> Task description: Restate exactly the lines below, from the one containing "BMW X4 xDrive20i" through the final line, and leave out the pictures.

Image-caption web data

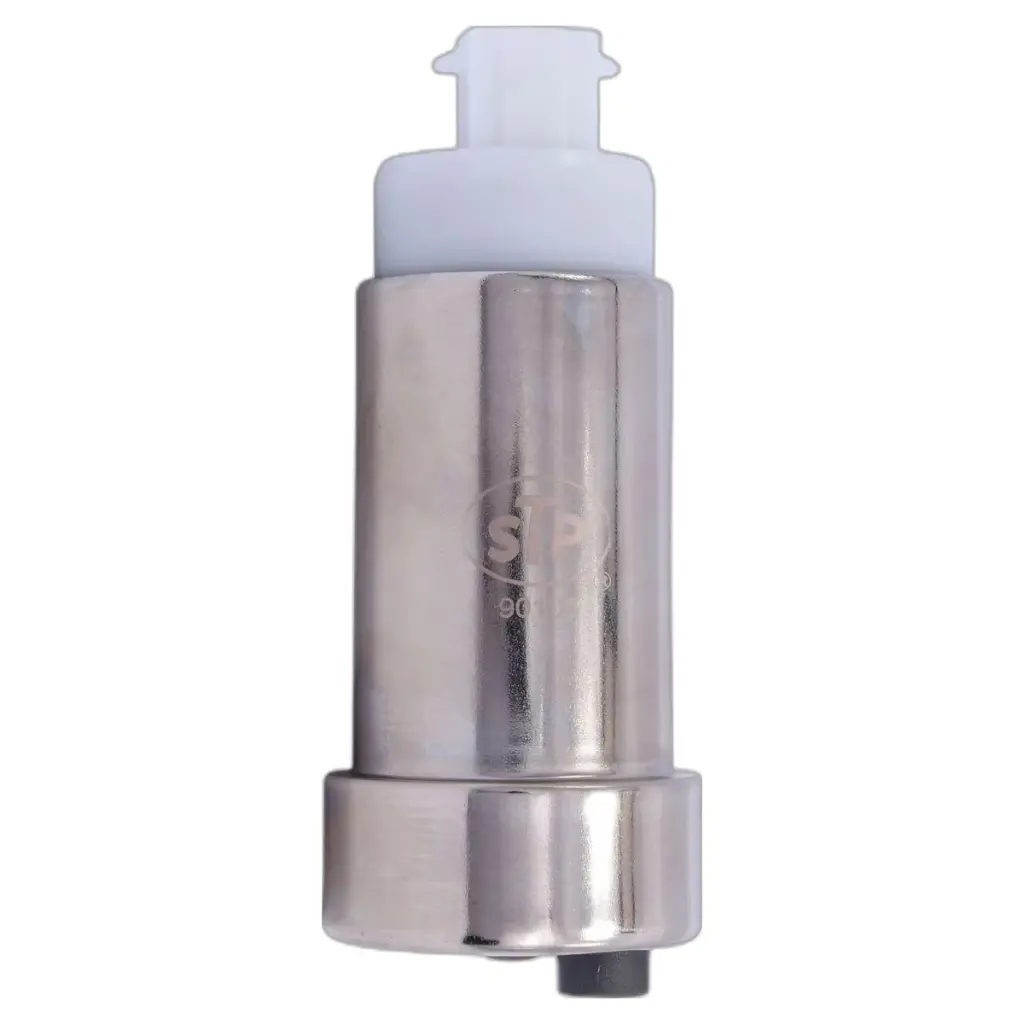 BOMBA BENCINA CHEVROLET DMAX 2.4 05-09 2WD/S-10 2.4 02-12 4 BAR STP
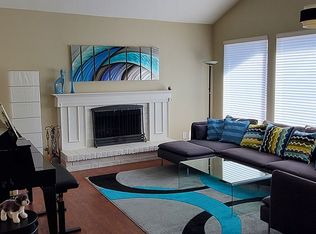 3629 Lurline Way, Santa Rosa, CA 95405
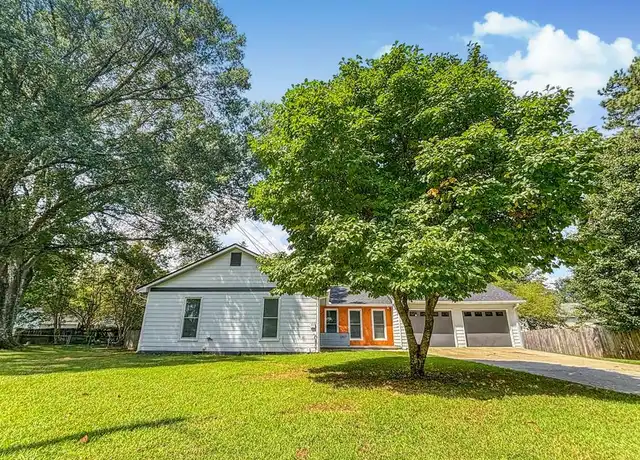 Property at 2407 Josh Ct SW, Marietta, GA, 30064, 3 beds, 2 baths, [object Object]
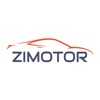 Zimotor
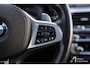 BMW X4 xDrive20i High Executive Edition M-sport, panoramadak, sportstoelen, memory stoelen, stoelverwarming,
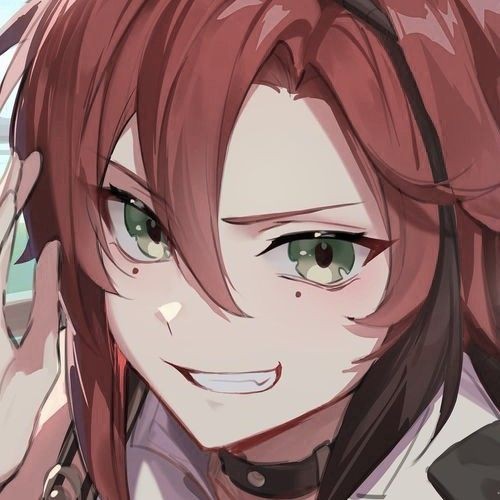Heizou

> Reply to the exercise:
 BMW X4 xDrive20i High Executive Edition M-sport, panoramadak, sportstoelen, memory stoelen, stoelverwarming,
Heizou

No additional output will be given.